When you educate your daughter, and encourage her to get a degree, you are an equal partner in her success. Remember that extra inch that you went to see that she had the best coaching, all those nights that you stayed up with her for her exams, those tears of joy that you shed when she did well? That means that you have an equal stake in her career and success.
…when she starts to climb up that ladder that was blueprinted by you, don’t stand there at the bottom rattling it and shaking it. Hold it steady for your daughter the way you would for your son.

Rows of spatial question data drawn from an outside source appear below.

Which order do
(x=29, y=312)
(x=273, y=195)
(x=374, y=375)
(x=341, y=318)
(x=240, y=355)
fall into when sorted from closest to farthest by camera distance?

So, when she starts to climb up that ladder that was blueprinted by you, don’t stand there at the bottom rattling it and shaking it. Hold it steady for your daughter the way you would for your son.
Don’t ask what she cooked for her hubby and kids and compound her “mommy-guilt” and “spouse-guilt”. Ask her what accolades she won at work.
Don’t ask if she attends PTA in that accusatory tone. Ask if she had time for lunch amidst the flurry of meetings she had at the office.
Don’t judge her if the planning of the birthday party or family gathering was a little shaky. Offer to help out, instead.
Don’t look at her with “How could You” eyes when she has to work when her child is sick. Drop in and give her a hand!
Don’t ask her to run out and buy milk when she is tired. Break out the milk powder! And make do.
Share her triumphs and disasters at home and work. Give a firm shoulder to cry upon and bequeath her a spine that will stand up to the greatest storms. Your role as a mother does not ever end. If you can do that for your son as well as your daughter, that makes YOU a great mom!
If you manage that for your daughter-in-law as well, then Kya Baat Hai!